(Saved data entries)
::::

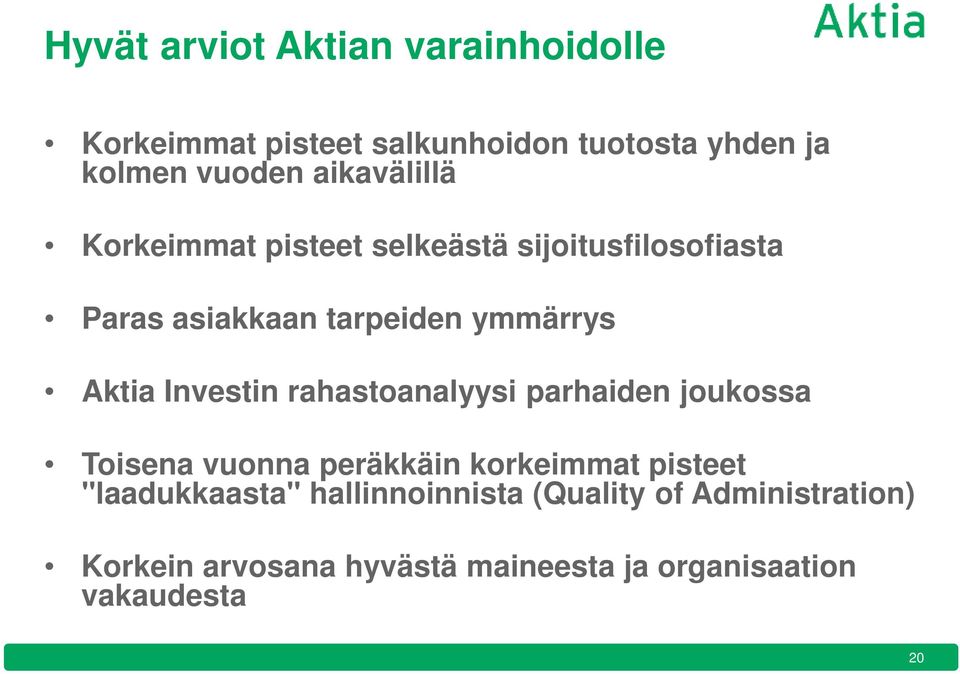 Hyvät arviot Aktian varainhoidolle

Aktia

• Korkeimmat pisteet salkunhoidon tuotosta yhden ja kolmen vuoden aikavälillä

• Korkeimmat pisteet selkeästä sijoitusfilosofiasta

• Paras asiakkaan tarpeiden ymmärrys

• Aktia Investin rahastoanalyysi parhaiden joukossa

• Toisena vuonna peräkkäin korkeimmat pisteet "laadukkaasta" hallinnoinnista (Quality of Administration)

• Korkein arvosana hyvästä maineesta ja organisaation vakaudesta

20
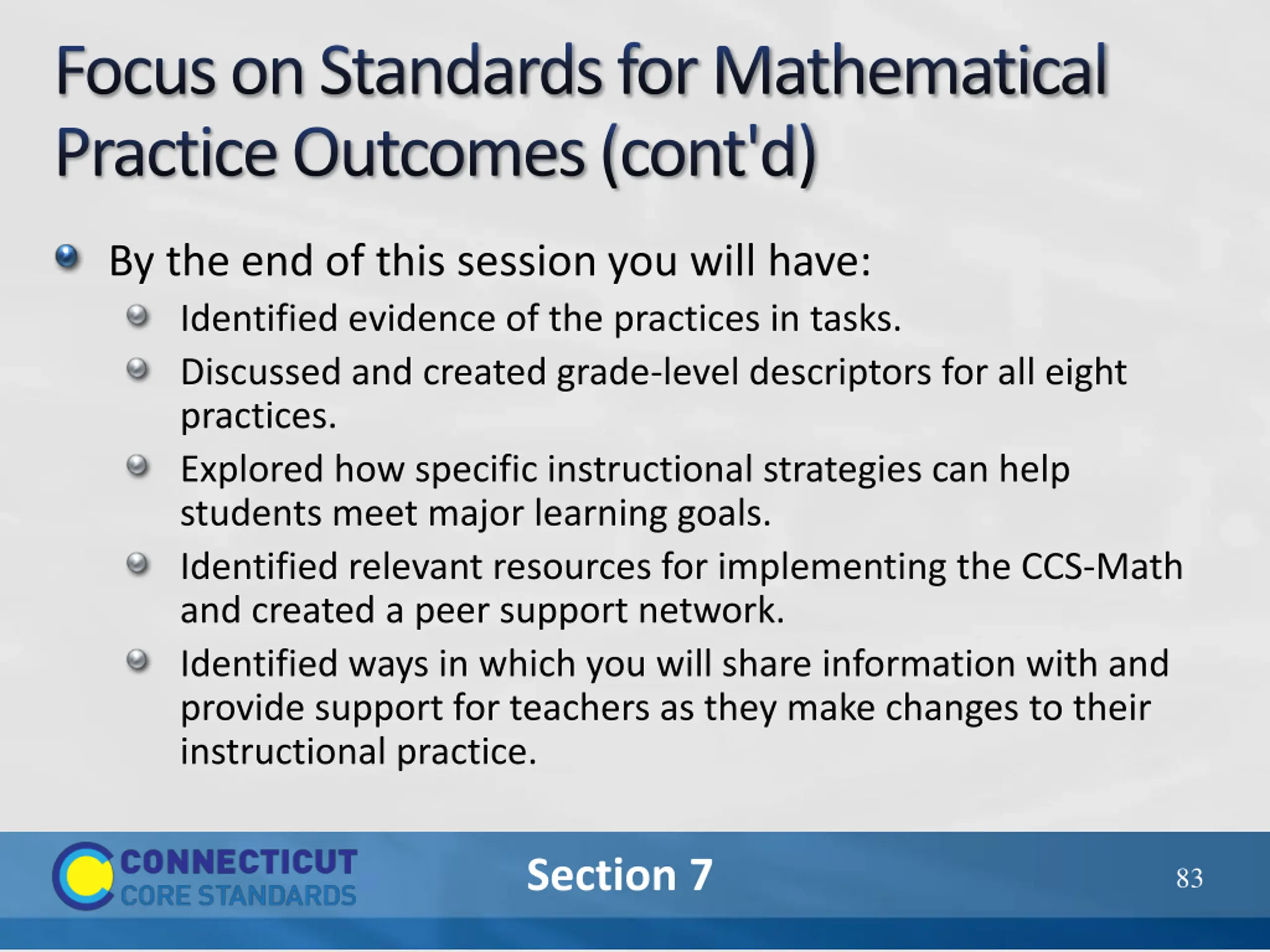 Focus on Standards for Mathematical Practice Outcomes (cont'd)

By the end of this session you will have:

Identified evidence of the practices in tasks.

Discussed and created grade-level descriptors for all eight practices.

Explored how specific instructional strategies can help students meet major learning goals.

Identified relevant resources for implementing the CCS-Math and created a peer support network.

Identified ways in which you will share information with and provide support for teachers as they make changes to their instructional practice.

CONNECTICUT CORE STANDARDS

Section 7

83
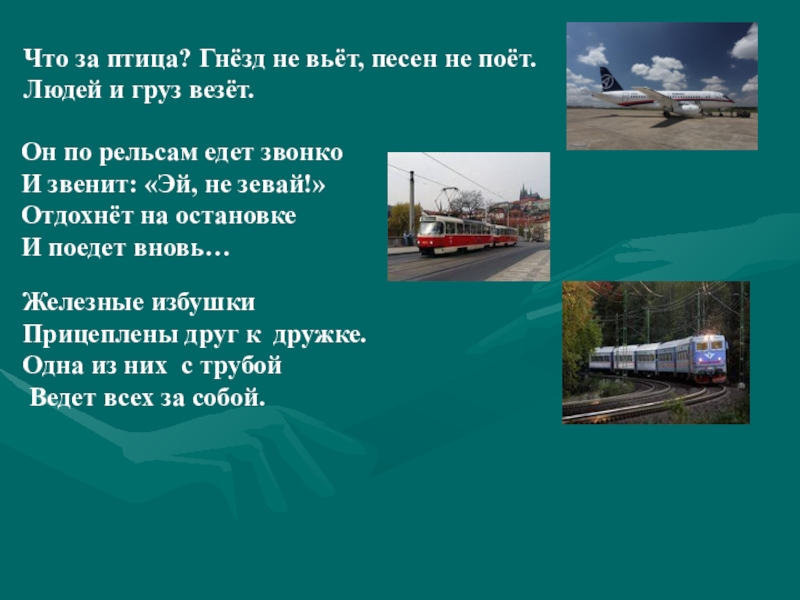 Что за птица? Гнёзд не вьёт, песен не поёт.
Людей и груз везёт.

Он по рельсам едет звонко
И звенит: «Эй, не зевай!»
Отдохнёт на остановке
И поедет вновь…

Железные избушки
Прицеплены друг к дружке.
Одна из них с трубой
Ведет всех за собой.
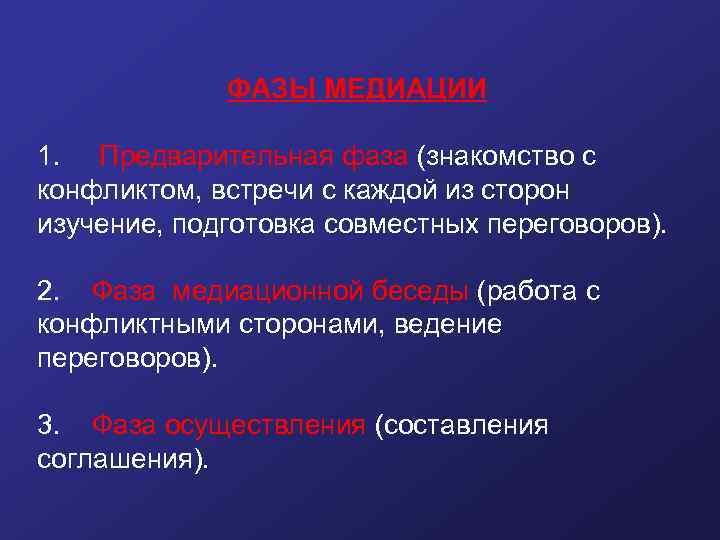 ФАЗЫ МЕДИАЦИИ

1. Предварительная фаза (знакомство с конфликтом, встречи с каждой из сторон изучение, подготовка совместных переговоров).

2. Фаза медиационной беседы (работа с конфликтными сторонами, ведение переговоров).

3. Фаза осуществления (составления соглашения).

::::

* Task prompt: Please copy, exactly as written, the lines from the one that contains "CONNECTICUT CORE STANDARDS" through the end of the records, both ends included. Do not include the pictures.

* Answer box:
CONNECTICUT CORE STANDARDS

Section 7

83
 Что за птица? Гнёзд не вьёт, песен не поёт.
Людей и груз везёт.

Он по рельсам едет звонко
И звенит: «Эй, не зевай!»
Отдохнёт на остановке
И поедет вновь…

Железные избушки
Прицеплены друг к дружке.
Одна из них с трубой
Ведет всех за собой.
 ФАЗЫ МЕДИАЦИИ

1. Предварительная фаза (знакомство с конфликтом, встречи с каждой из сторон изучение, подготовка совместных переговоров).

2. Фаза медиационной беседы (работа с конфликтными сторонами, ведение переговоров).

3. Фаза осуществления (составления соглашения).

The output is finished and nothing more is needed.